Country | Exact month of quarantine |
Argentina | March 20 – April 20, 2020 |
Bolivia | March 21 – April 22, 2020 |
Brazil | March 20 – April 20, 2020 |
Chile | March 18 – April 18, 2020 |
Colombia | March 25 – April 25, 2020 |
Costa Rica | There was no quarantine, but some restrictions from March 8 to April 8, 2020. |
Cuba | March 24 – April 24, 2020 |
Ecuador | March 16, April 16, 2020 |
El Salvador | March 22 – April 22, 2020 |
Guatemala | April 1 – April 30, 2020 |
Honduras | March 15 – April 15, 2020 |
México | March 23 – April 23, 2020 |
Nicaragua | There was no quarantine. The first infection happened on March 18. |
Paraguay | March 11- April 11, 2020 |
Perú | March 16 – April 16, 2020 |
Puerto Rico | March 15 – April 15, 2020 |
República Dominicana | March 19 – April 19, 2020 |
Uruguay | March 13 – April 13, 2020 |
Venezuela | March 17 – April 17, 2020 |
We do not pretend to give a complete portrait of the femicides during the quarantine period in Latin America and the Caribbean. That would be a daunting task. The official figures and data and those collected by civil organizations are different. And although contrast becomes necessary, so is precision. However, our database -built with official data, data from civil and collective organizations, and press monitoring- offers a devastating panorama.
What did we find?
Mexico and Brazil are the countries that lead with the highest figures of femicides during the precise first month of quarantine. The first with 198 cases and the second with 48.
According to press monitoring – from March 21 to April 22, 2020 – 48 women were victims of femicide in Brazil. This figure contrasts with the State Security Secretariats’ data, which recorded 120 femicides in March and 115 in April; 235 femicide registries that cannot be accessed even through official requests for information.
The above shows that possibly more than 48 women were victims of femicide, of whom we still have no data.
In the case of Mexico, the reverse is true. The Executive Secretariat of the National Public Security System -the body in charge of collecting the crime incidence at the national level, which has information from the 32 state prosecutor’s offices- disclosed that 79 femicides occurred in March and 73 in April. These are 152 femicides for which the secretariat does not provide further disaggregated information. And it is a lower figure than that documented by civil society.
The figure of 152 femicides differs from the one obtained from an exhaustive review of the femicides database carried out by activist María Salguero since 2016, which obtains information from press monitoring. The Salguero database showed 262 violent deaths of women from March 23 to April 23, 2020, the first month of quarantine; 198 femicides resulted after a case-by-case review.
The situation in Brazil and Mexico is not very different from that of the rest of the countries.
The five countries where the most femicides occurred during the exact first month of quarantine are Mexico (198), Brazil (48), Argentina (28), Venezuela (19), and Colombia (15).
In most cases, the perpetrators were relatives, partners, or ex-partners. Various studies explain this phenomenon. According to an ECLAC indicator, in most Latin American countries, 2 out of 3 femicides occur in the context of relationships with a partner or ex-partner.
We know that our investigation is not finished yet.

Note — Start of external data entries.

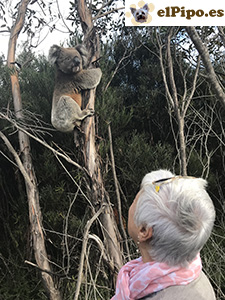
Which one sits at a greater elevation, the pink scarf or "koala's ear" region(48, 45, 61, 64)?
"koala's ear" region(48, 45, 61, 64)

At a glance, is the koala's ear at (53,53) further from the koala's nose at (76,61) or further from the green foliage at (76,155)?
the green foliage at (76,155)

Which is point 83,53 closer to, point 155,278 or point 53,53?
point 53,53

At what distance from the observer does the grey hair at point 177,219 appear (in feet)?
3.40

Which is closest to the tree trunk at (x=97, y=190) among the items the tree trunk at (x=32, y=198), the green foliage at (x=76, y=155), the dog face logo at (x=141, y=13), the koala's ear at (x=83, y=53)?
the koala's ear at (x=83, y=53)

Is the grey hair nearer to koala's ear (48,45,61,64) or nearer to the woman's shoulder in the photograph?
the woman's shoulder

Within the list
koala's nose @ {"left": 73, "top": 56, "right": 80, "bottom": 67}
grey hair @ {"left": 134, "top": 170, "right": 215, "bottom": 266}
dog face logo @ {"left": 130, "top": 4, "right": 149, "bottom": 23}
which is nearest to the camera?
grey hair @ {"left": 134, "top": 170, "right": 215, "bottom": 266}

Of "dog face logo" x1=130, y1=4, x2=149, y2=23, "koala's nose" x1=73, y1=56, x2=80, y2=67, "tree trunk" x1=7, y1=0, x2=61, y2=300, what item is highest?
"dog face logo" x1=130, y1=4, x2=149, y2=23

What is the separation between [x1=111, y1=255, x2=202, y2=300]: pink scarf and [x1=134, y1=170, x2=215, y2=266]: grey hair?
3 cm

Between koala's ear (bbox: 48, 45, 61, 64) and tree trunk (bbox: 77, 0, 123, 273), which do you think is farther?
koala's ear (bbox: 48, 45, 61, 64)

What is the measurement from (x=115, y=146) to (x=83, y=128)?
2.08 m

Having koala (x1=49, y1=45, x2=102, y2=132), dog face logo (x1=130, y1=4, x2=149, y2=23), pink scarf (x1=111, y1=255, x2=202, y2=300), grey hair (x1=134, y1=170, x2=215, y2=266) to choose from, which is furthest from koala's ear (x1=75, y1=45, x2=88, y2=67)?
pink scarf (x1=111, y1=255, x2=202, y2=300)

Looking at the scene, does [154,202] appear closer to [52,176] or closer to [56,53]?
[56,53]

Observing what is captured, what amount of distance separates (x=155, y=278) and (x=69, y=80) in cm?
355

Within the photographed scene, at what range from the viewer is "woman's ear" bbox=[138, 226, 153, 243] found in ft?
3.59
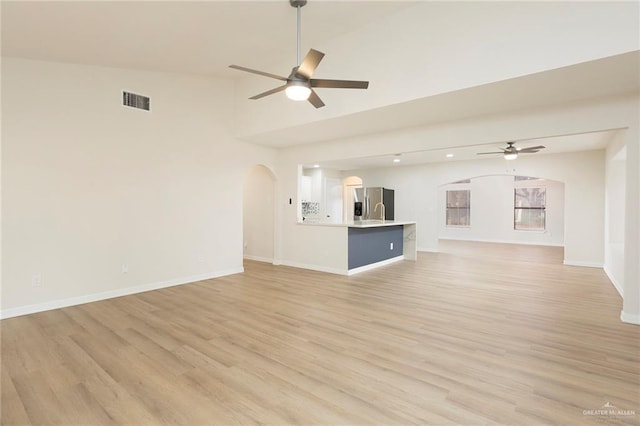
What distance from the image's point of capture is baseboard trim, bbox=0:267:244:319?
3.90 metres

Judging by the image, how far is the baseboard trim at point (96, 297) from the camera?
154 inches

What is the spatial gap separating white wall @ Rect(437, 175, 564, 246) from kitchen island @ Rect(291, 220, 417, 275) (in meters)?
4.17

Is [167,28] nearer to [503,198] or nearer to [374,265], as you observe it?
[374,265]

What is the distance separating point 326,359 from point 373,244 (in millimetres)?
4266

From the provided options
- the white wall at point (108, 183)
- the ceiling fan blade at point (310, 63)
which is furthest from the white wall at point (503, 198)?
the ceiling fan blade at point (310, 63)

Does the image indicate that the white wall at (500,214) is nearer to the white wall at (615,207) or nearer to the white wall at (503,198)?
the white wall at (503,198)

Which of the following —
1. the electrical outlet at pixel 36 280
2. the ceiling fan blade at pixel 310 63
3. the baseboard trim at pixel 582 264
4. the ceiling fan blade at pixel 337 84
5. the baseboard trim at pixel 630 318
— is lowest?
the baseboard trim at pixel 630 318

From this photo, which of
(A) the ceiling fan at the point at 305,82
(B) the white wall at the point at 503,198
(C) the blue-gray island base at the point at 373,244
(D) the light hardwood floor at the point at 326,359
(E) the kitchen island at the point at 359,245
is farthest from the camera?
(B) the white wall at the point at 503,198

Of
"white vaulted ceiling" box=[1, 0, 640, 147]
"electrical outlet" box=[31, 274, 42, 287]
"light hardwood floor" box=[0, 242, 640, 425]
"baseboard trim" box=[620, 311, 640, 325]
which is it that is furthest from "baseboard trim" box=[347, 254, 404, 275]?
"electrical outlet" box=[31, 274, 42, 287]

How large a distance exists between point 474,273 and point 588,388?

This memorial is an exercise of memory so that it becomes impossible to deny that these femicides occurred, that these deaths are not isolated events, but rather structural dynamics that affect women. There is still a lot of data to come. Therefore, we invite you to add to the construction of this memorial. Let us know about the cases that do not have a face here, so we can expand the information and build their life stories. Because each of these women is not just another number, and it is up to us to do this for those who are no longer here.